Na caixa onde guardo essas coisas, encontrei fotos antigas – umas 3 x 4 de amigas, namoradas adolescentes que mal me davam a mão –, desenhos dos filhos, uma Placar de 1989, quando, depois de uns vinte anos, o Botafogo sagrou-se campeão carioca e meu filho mais velho, que se tornaria um botafoguense fiel, nasceu. Ainda do pequeno museu, um caderno de recordação de minha mãe em formato de livro, capa aveludada e seu nome escrito, com falhas, em letras douradas. Folheio o caderno. No início, algumas páginas em branco, depois amenidades que seus colegas escreveram em dois momentos. Em 1938, quando ela morava em Belo Horizonte – uma das colegas a chama de carioquinha por conta de minha mãe (nascida em Ponte Nova, Minas) ter vivido no Rio antes. De 1939 até 1941, período em que ela estava de volta ao Rio, estudando no Bennett. Os amigos registravam o que já foi tão comum entre os jovens: declaração de amizade eterna, transcrição de poemas, elogio à dona do caderno.

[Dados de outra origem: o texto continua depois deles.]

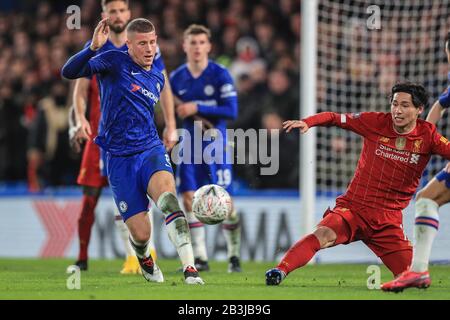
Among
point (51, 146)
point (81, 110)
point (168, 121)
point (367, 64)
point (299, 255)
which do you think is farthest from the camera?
point (51, 146)

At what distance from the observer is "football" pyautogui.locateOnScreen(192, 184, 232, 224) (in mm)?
7867

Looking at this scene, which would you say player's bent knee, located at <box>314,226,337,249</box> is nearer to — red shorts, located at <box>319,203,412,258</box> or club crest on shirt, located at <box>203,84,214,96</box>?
red shorts, located at <box>319,203,412,258</box>

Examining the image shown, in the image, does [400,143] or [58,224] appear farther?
[58,224]

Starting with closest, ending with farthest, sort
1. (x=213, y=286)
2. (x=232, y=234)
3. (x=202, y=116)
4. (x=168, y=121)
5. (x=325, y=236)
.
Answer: (x=213, y=286), (x=325, y=236), (x=168, y=121), (x=202, y=116), (x=232, y=234)

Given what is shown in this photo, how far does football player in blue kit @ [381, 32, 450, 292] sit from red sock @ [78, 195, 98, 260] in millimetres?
3513

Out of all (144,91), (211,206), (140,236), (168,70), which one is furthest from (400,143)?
(168,70)

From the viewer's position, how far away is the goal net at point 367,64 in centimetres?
1273

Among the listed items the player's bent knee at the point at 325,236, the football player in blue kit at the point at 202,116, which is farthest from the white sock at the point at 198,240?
the player's bent knee at the point at 325,236

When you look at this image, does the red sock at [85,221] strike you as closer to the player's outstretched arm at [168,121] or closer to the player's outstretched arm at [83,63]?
the player's outstretched arm at [168,121]

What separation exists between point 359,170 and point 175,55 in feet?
27.0

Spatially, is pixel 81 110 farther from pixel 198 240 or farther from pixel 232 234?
pixel 232 234

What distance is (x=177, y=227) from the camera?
7254mm

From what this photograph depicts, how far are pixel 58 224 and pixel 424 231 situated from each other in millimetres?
7508

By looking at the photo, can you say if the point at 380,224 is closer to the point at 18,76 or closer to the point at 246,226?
the point at 246,226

Reproduzo a primeira coisa escrita ali: “Todos os homens são mentirosos, traidores, hipócritas e petulantes; todas as mulheres vãs, artificiais e pérfidas, mas há no mundo algo de sagrado e sublime – a união dessas duas criaturas imperfeitas”, uma citação (não consegui confirmar a autenticidade) de Musset – escritor francês do século XIX – feita pela amiga Yóle Sotomaior (se bem desvendei a letra) em dois de setembro de 1940. Há de se dizer que as entradas não respeitam uma cronologia, a essa primeira seguirão outras de 1938, 1939, 1941. Apesar da confusão temporal, é bom saber que aquelas meninas de dezessete anos lançavam um olhar crítico sobre o mundo, sem – o que já não sei se é bom ou ruim – desacreditar na harmonia da vida conjugal.

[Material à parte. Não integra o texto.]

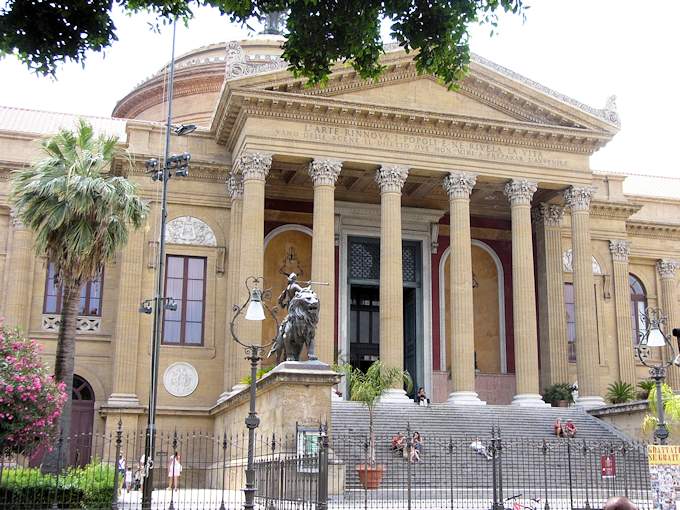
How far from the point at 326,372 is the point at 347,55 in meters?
11.9

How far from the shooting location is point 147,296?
32469 millimetres

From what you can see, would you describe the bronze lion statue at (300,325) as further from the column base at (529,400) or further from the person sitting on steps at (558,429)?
the column base at (529,400)

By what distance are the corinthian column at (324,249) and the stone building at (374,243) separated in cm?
7

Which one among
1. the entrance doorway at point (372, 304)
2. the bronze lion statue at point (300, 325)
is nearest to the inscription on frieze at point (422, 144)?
the entrance doorway at point (372, 304)

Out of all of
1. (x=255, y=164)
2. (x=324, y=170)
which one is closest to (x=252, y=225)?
(x=255, y=164)

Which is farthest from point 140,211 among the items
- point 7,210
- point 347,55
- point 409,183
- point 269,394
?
point 347,55

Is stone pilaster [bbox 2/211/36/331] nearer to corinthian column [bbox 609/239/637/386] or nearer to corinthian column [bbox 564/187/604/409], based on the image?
corinthian column [bbox 564/187/604/409]

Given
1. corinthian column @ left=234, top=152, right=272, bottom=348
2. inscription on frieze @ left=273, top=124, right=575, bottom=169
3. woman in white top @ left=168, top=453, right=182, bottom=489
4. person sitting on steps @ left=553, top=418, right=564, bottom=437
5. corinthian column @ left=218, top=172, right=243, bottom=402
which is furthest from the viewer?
inscription on frieze @ left=273, top=124, right=575, bottom=169

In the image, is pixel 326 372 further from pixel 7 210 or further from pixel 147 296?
pixel 7 210

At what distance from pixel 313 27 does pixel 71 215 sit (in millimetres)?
15339

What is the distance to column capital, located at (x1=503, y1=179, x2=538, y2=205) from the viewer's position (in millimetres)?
33094

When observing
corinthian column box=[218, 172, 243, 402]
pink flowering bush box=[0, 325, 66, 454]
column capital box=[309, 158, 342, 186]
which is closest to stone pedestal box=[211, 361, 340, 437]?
pink flowering bush box=[0, 325, 66, 454]

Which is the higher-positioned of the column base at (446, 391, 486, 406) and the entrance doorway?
the entrance doorway

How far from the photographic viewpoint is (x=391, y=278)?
30938 millimetres
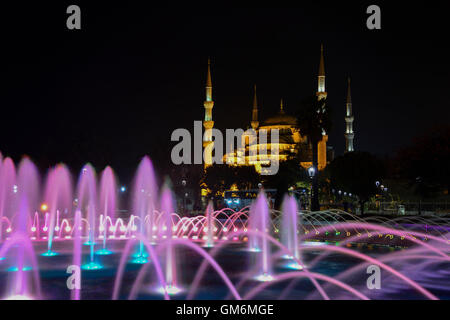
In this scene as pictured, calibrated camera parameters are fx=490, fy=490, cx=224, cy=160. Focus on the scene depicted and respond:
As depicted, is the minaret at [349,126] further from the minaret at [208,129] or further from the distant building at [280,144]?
the minaret at [208,129]

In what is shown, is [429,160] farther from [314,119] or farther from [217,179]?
[217,179]

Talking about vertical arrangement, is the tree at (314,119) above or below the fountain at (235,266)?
above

A partir de um ponto, somem as intervenções dos amigos, e minha mãe se dedica a transcrever poemas e pensamentos. Poetas brasileiros – Vicente de Carvalho, tio-bisavô das queridas Rezende, a escritora Maria Valéria e suas irmãs Viviana e Valentina, é um dos mais presentes – prevalecem sobre os demais, ainda que, no caso dos pensadores, sejam os gregos e os franceses os mais citados. Ela registra de Victor Hugo: “O riso é um camarada às vezes tão útil como o saber”. Desta vez, minha pesquisa confirmou a fonte, ainda que, recorrendo a uma inteligência artificial, tenha encontrado a frase um pouco distinta: “O riso é o começo da sabedoria”. Preciosismos à parte, minha mãe cultivou o riso, mesmo escondendo-o nas muitas horas bravas da vida.

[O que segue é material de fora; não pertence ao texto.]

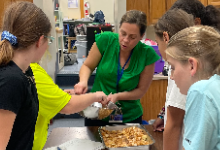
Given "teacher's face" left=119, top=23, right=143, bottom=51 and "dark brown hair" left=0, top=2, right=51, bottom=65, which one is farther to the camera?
"teacher's face" left=119, top=23, right=143, bottom=51

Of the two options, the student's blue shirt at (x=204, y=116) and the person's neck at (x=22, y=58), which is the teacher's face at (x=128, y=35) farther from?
the student's blue shirt at (x=204, y=116)

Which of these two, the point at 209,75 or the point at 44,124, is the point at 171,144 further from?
the point at 44,124

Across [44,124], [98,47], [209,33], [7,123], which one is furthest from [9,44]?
[98,47]

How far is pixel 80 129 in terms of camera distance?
1531 millimetres

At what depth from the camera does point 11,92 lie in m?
0.78

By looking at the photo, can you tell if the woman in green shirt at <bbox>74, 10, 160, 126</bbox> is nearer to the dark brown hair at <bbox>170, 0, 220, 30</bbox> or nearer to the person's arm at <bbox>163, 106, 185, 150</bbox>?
the dark brown hair at <bbox>170, 0, 220, 30</bbox>

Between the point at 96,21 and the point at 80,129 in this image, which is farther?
the point at 96,21

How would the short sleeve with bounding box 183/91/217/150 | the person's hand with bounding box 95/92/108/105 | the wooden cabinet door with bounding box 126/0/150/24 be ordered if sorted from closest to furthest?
the short sleeve with bounding box 183/91/217/150, the person's hand with bounding box 95/92/108/105, the wooden cabinet door with bounding box 126/0/150/24

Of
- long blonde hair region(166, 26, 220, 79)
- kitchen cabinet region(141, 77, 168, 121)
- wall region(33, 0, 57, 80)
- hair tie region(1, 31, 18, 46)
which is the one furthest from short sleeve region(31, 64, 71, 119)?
kitchen cabinet region(141, 77, 168, 121)

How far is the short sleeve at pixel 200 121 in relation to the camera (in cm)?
64

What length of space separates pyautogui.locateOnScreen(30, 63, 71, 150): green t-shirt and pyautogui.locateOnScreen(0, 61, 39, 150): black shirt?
26cm

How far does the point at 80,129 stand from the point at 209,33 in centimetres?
104

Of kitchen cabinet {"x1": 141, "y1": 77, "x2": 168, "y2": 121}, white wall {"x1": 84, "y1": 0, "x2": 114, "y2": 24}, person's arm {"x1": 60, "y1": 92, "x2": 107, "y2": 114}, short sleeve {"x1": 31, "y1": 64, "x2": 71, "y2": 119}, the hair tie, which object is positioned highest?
white wall {"x1": 84, "y1": 0, "x2": 114, "y2": 24}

Na noite que sucedeu meu contato com o caderno, sonhei com mamãe. Mas antes com a Patrícia. Encontrava minha irmã nas escadas do prédio onde moro. Era tudo tão alegre, bem poderia – e pode – ser verdade. Depois aparecia minha mãe. Na realidade, uma mulher sem nenhum de seus traços – nem de ninguém que eu conheça –, dizendo-se minha mãe. Não sei, acho que hackearam as redes sociais do céu ou dos sonhos. Há uma impostora no lugar da dona Haydée.